[[ Information supplied open ]]

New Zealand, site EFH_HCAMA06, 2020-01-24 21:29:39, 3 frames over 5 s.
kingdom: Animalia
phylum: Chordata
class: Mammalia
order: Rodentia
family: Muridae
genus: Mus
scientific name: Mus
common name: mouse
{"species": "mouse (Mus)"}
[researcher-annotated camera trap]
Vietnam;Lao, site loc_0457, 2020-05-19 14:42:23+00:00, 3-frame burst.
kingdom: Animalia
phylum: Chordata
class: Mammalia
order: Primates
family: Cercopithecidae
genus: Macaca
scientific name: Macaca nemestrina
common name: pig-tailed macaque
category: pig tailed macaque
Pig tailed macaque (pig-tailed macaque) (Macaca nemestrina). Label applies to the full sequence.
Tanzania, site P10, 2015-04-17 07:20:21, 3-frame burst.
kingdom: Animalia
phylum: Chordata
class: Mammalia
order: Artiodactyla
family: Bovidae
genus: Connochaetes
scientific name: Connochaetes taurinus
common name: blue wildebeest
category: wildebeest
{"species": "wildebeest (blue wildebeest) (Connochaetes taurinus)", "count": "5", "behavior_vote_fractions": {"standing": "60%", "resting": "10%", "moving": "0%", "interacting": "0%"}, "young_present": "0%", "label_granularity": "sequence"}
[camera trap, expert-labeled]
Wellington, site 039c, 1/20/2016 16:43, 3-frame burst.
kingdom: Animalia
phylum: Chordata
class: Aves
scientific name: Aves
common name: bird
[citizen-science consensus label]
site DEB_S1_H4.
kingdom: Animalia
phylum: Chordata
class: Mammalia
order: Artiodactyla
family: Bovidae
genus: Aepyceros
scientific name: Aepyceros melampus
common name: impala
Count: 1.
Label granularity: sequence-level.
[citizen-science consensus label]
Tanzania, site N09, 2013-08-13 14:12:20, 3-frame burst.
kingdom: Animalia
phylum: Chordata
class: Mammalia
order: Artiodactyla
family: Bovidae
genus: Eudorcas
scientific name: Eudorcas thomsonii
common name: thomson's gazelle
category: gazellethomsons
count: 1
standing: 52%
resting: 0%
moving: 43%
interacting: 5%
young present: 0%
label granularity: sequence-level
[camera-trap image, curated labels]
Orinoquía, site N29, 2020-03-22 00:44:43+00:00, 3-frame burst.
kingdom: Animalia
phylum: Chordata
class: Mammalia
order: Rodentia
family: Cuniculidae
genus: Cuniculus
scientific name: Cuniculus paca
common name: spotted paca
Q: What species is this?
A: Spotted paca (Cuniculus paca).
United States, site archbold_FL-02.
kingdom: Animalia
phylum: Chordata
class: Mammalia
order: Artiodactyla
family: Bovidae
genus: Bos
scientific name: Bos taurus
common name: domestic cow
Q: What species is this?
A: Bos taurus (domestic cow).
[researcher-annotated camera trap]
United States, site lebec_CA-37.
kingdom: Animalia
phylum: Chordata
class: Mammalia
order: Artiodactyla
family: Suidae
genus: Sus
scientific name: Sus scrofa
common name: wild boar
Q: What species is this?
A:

[[ Information supplied closed ]]

> [What to work on]
What is needed is an exact copy of every entry.

> [Solution below]
New Zealand, site EFH_HCAMA06, 2020-01-24 21:29:39, 3 frames over 5 s.
kingdom: Animalia
phylum: Chordata
class: Mammalia
order: Rodentia
family: Muridae
genus: Mus
scientific name: Mus
common name: mouse
{"species": "mouse (Mus)"}
[researcher-annotated camera trap]
Vietnam;Lao, site loc_0457, 2020-05-19 14:42:23+00:00, 3-frame burst.
kingdom: Animalia
phylum: Chordata
class: Mammalia
order: Primates
family: Cercopithecidae
genus: Macaca
scientific name: Macaca nemestrina
common name: pig-tailed macaque
category: pig tailed macaque
Pig tailed macaque (pig-tailed macaque) (Macaca nemestrina). Label applies to the full sequence.
Tanzania, site P10, 2015-04-17 07:20:21, 3-frame burst.
kingdom: Animalia
phylum: Chordata
class: Mammalia
order: Artiodactyla
family: Bovidae
genus: Connochaetes
scientific name: Connochaetes taurinus
common name: blue wildebeest
category: wildebeest
{"species": "wildebeest (blue wildebeest) (Connochaetes taurinus)", "count": "5", "behavior_vote_fractions": {"standing": "60%", "resting": "10%", "moving": "0%", "interacting": "0%"}, "young_present": "0%", "label_granularity": "sequence"}
[camera trap, expert-labeled]
Wellington, site 039c, 1/20/2016 16:43, 3-frame burst.
kingdom: Animalia
phylum: Chordata
class: Aves
scientific name: Aves
common name: bird
[citizen-science consensus label]
site DEB_S1_H4.
kingdom: Animalia
phylum: Chordata
class: Mammalia
order: Artiodactyla
family: Bovidae
genus: Aepyceros
scientific name: Aepyceros melampus
common name: impala
Count: 1.
Label granularity: sequence-level.
[citizen-science consensus label]
Tanzania, site N09, 2013-08-13 14:12:20, 3-frame burst.
kingdom: Animalia
phylum: Chordata
class: Mammalia
order: Artiodactyla
family: Bovidae
genus: Eudorcas
scientific name: Eudorcas thomsonii
common name: thomson's gazelle
category: gazellethomsons
count: 1
standing: 52%
resting: 0%
moving: 43%
interacting: 5%
young present: 0%
label granularity: sequence-level
[camera-trap image, curated labels]
Orinoquía, site N29, 2020-03-22 00:44:43+00:00, 3-frame burst.
kingdom: Animalia
phylum: Chordata
class: Mammalia
order: Rodentia
family: Cuniculidae
genus: Cuniculus
scientific name: Cuniculus paca
common name: spotted paca
Q: What species is this?
A: Spotted paca (Cuniculus paca).
United States, site archbold_FL-02.
kingdom: Animalia
phylum: Chordata
class: Mammalia
order: Artiodactyla
family: Bovidae
genus: Bos
scientific name: Bos taurus
common name: domestic cow
Q: What species is this?
A: Bos taurus (domestic cow).
[researcher-annotated camera trap]
United States, site lebec_CA-37.
kingdom: Animalia
phylum: Chordata
class: Mammalia
order: Artiodactyla
family: Suidae
genus: Sus
scientific name: Sus scrofa
common name: wild boar
Q: What species is this?
A:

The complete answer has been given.